**DOCUMENT TEXT:**
★ ★ ★ ★

Re: GraphX Snapshot Partitioning

2015-03-14 Thread Takeshi Yamamuro
Large edge partitions could cause java.lang.OutOfMemoryError, and then
spark tasks fails.

FWIW, each edge partition can have at most 2^32 edges because 64-bit vertex
IDs are
mapped into 32-bit ones in each partitions.
If #edges is over the limit, graphx could throw
ArrayIndexOutOfBoundsException,
or something. So, each partition can have more edges than you expect.





On Wed, Mar 11, 2015 at 11:42 PM, Matthew Bucci mrbucci...@gmail.com
wrote:

 Hi,

 Thanks for the response! That answered some questions I had, but the last
 one I was wondering is what happens if you run a partition strategy and one
 of the partitions ends up being too large? For example, let's say
 partitions can hold 64MB (actually knowing the maximum possible size of a
 partition would probably also be helpful to me). You try to partition the
 edges of a graph to 3 separate partitions but the edges in the first
 partition end up being 80MB worth of edges so it cannot all fit in the
 first partition . Would the extra 16MB flood over into a new 4th partition
 or would the system try to split it so that the 1st and 4th partition are
 both at 40MB, or would the partition strategy just fail with a memory
 error?

★ ★ ★ ★

**PROVIDED MATERIAL:**
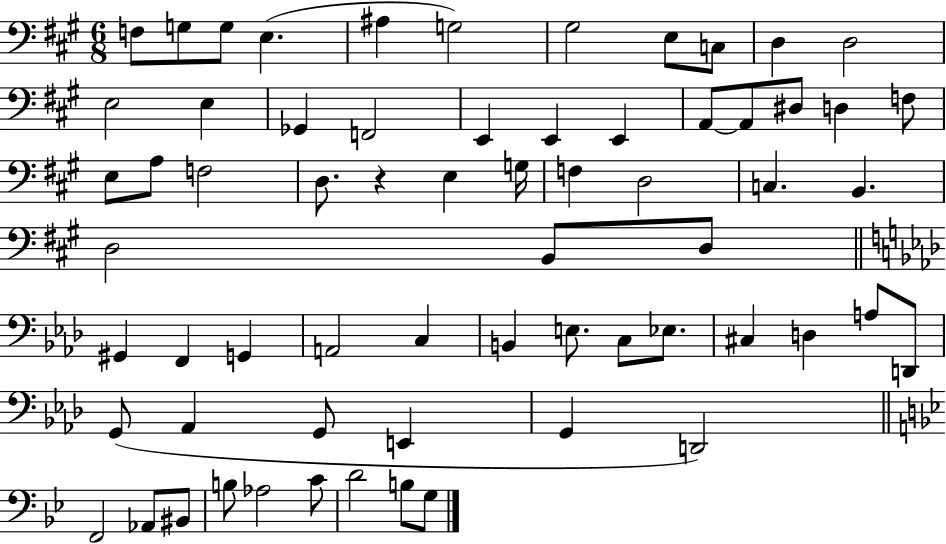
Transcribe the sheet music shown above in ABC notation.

X:1
T:Untitled
M:6/8
L:1/4
K:A
F,/2 G,/2 G,/2 E, ^A, G,2 ^G,2 E,/2 C,/2 D, D,2 E,2 E, _G,, F,,2 E,, E,, E,, A,,/2 A,,/2 ^D,/2 D, F,/2 E,/2 A,/2 F,2 D,/2 z E, G,/4 F, D,2 C, B,, D,2 B,,/2 D,/2 ^G,, F,, G,, A,,2 C, B,, E,/2 C,/2 _E,/2 ^C, D, A,/2 D,,/2 G,,/2 _A,, G,,/2 E,, G,, D,,2 F,,2 _A,,/2 ^B,,/2 B,/2 _A,2 C/2 D2 B,/2 G,/2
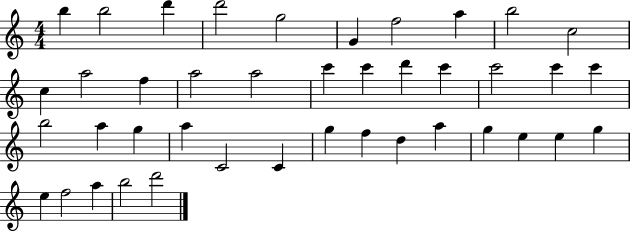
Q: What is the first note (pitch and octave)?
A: B5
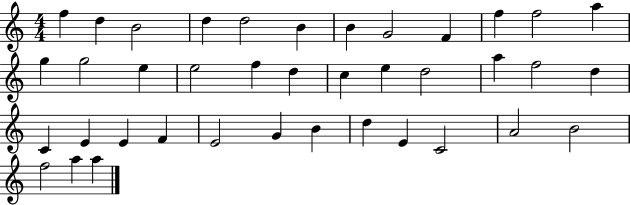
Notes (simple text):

F5/q D5/q B4/h D5/q D5/h B4/q B4/q G4/h F4/q F5/q F5/h A5/q G5/q G5/h E5/q E5/h F5/q D5/q C5/q E5/q D5/h A5/q F5/h D5/q C4/q E4/q E4/q F4/q E4/h G4/q B4/q D5/q E4/q C4/h A4/h B4/h F5/h A5/q A5/q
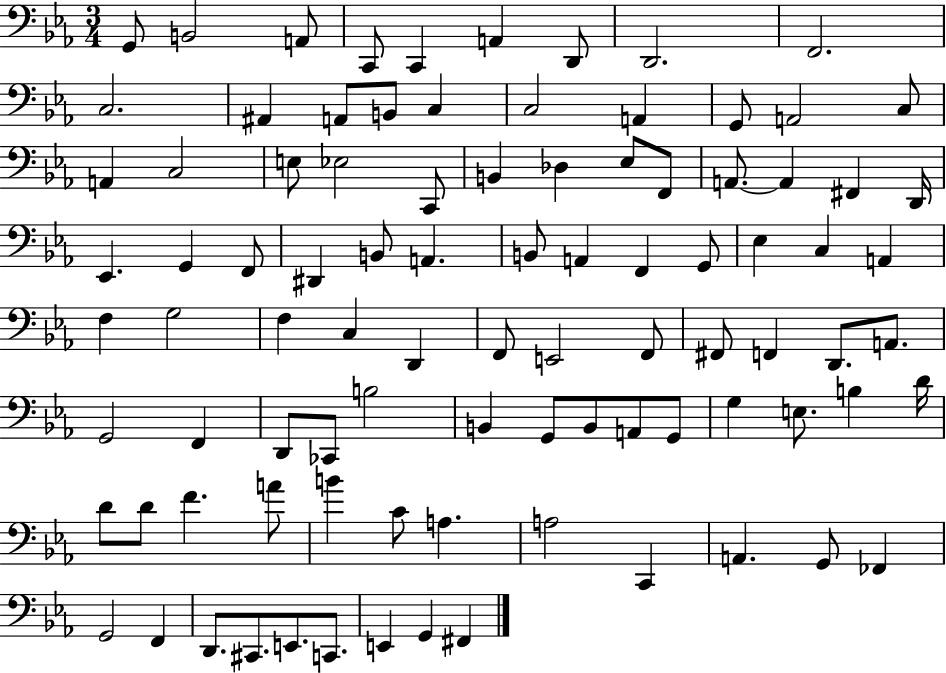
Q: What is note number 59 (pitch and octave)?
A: F2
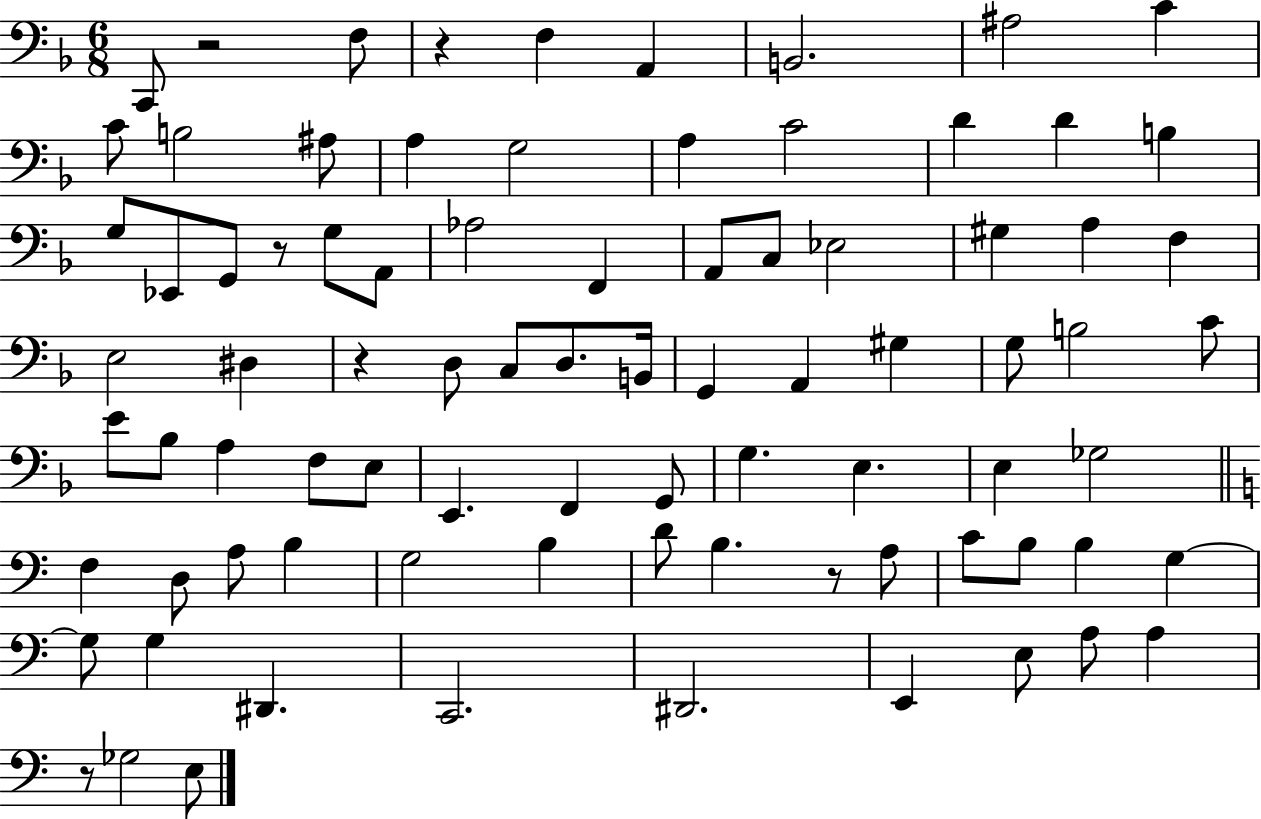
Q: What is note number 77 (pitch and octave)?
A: Gb3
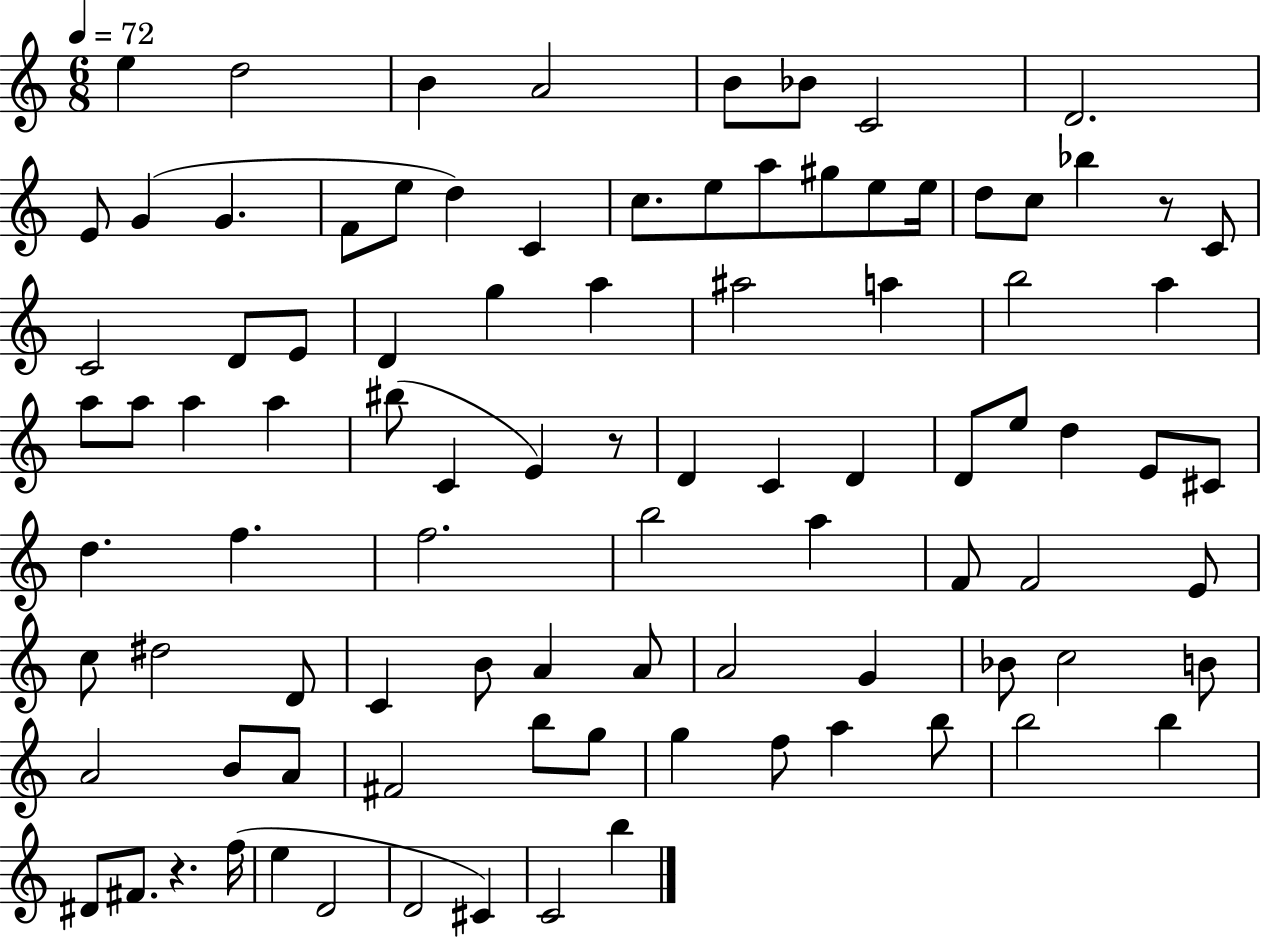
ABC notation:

X:1
T:Untitled
M:6/8
L:1/4
K:C
e d2 B A2 B/2 _B/2 C2 D2 E/2 G G F/2 e/2 d C c/2 e/2 a/2 ^g/2 e/2 e/4 d/2 c/2 _b z/2 C/2 C2 D/2 E/2 D g a ^a2 a b2 a a/2 a/2 a a ^b/2 C E z/2 D C D D/2 e/2 d E/2 ^C/2 d f f2 b2 a F/2 F2 E/2 c/2 ^d2 D/2 C B/2 A A/2 A2 G _B/2 c2 B/2 A2 B/2 A/2 ^F2 b/2 g/2 g f/2 a b/2 b2 b ^D/2 ^F/2 z f/4 e D2 D2 ^C C2 b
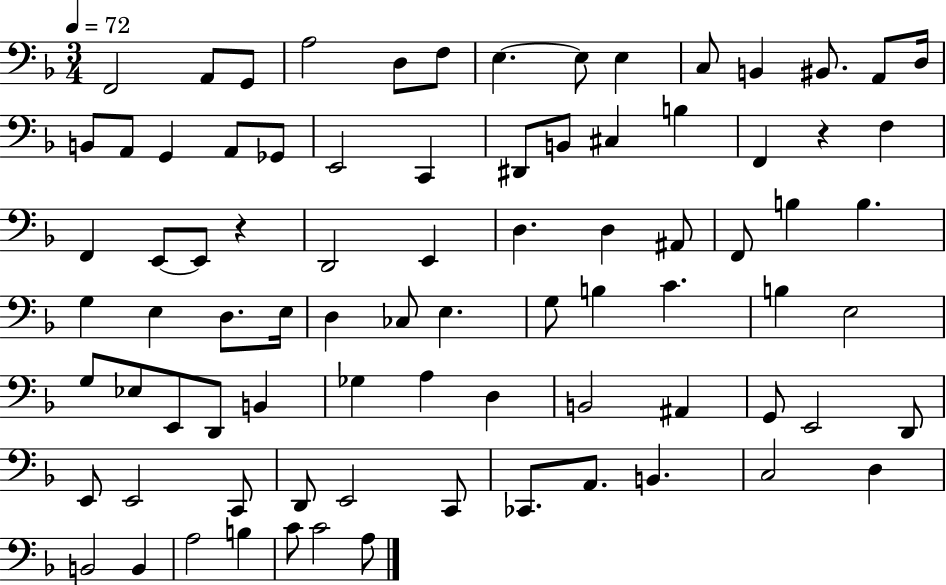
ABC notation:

X:1
T:Untitled
M:3/4
L:1/4
K:F
F,,2 A,,/2 G,,/2 A,2 D,/2 F,/2 E, E,/2 E, C,/2 B,, ^B,,/2 A,,/2 D,/4 B,,/2 A,,/2 G,, A,,/2 _G,,/2 E,,2 C,, ^D,,/2 B,,/2 ^C, B, F,, z F, F,, E,,/2 E,,/2 z D,,2 E,, D, D, ^A,,/2 F,,/2 B, B, G, E, D,/2 E,/4 D, _C,/2 E, G,/2 B, C B, E,2 G,/2 _E,/2 E,,/2 D,,/2 B,, _G, A, D, B,,2 ^A,, G,,/2 E,,2 D,,/2 E,,/2 E,,2 C,,/2 D,,/2 E,,2 C,,/2 _C,,/2 A,,/2 B,, C,2 D, B,,2 B,, A,2 B, C/2 C2 A,/2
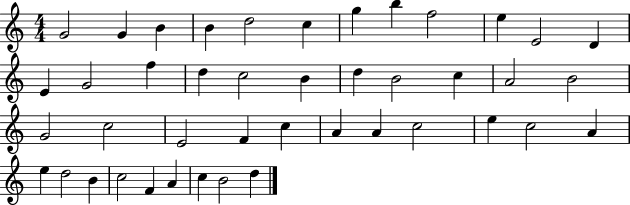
{
  \clef treble
  \numericTimeSignature
  \time 4/4
  \key c \major
  g'2 g'4 b'4 | b'4 d''2 c''4 | g''4 b''4 f''2 | e''4 e'2 d'4 | \break e'4 g'2 f''4 | d''4 c''2 b'4 | d''4 b'2 c''4 | a'2 b'2 | \break g'2 c''2 | e'2 f'4 c''4 | a'4 a'4 c''2 | e''4 c''2 a'4 | \break e''4 d''2 b'4 | c''2 f'4 a'4 | c''4 b'2 d''4 | \bar "|."
}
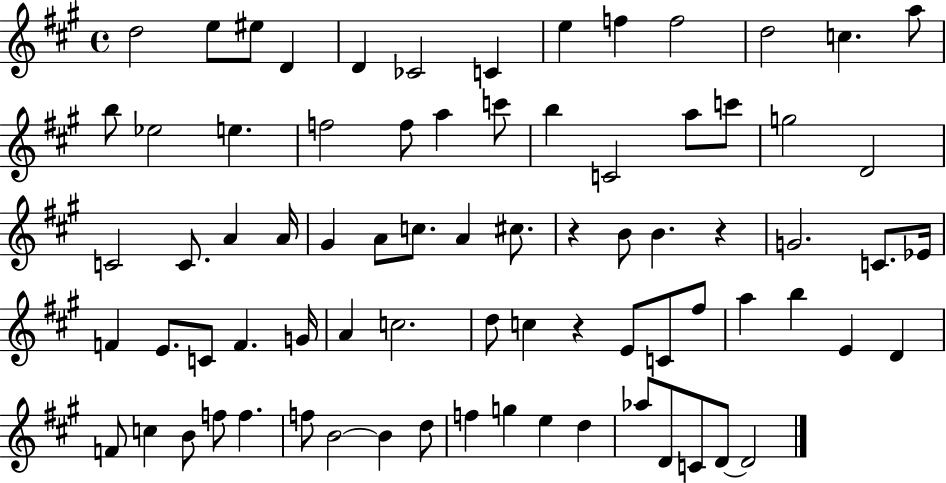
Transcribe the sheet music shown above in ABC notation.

X:1
T:Untitled
M:4/4
L:1/4
K:A
d2 e/2 ^e/2 D D _C2 C e f f2 d2 c a/2 b/2 _e2 e f2 f/2 a c'/2 b C2 a/2 c'/2 g2 D2 C2 C/2 A A/4 ^G A/2 c/2 A ^c/2 z B/2 B z G2 C/2 _E/4 F E/2 C/2 F G/4 A c2 d/2 c z E/2 C/2 ^f/2 a b E D F/2 c B/2 f/2 f f/2 B2 B d/2 f g e d _a/2 D/2 C/2 D/2 D2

★ ★ ★ ★

**WRITTEN REQUEST:**
Could you set down the passage of the GraphX partitioning thread from "Re: GraphX Snapshot" up to and including "in each partitions.", word for word?

**OUTPUT OF THE TASK:**
Re: GraphX Snapshot Partitioning

2015-03-14 Thread Takeshi Yamamuro
Large edge partitions could cause java.lang.OutOfMemoryError, and then
spark tasks fails.

FWIW, each edge partition can have at most 2^32 edges because 64-bit vertex
IDs are
mapped into 32-bit ones in each partitions.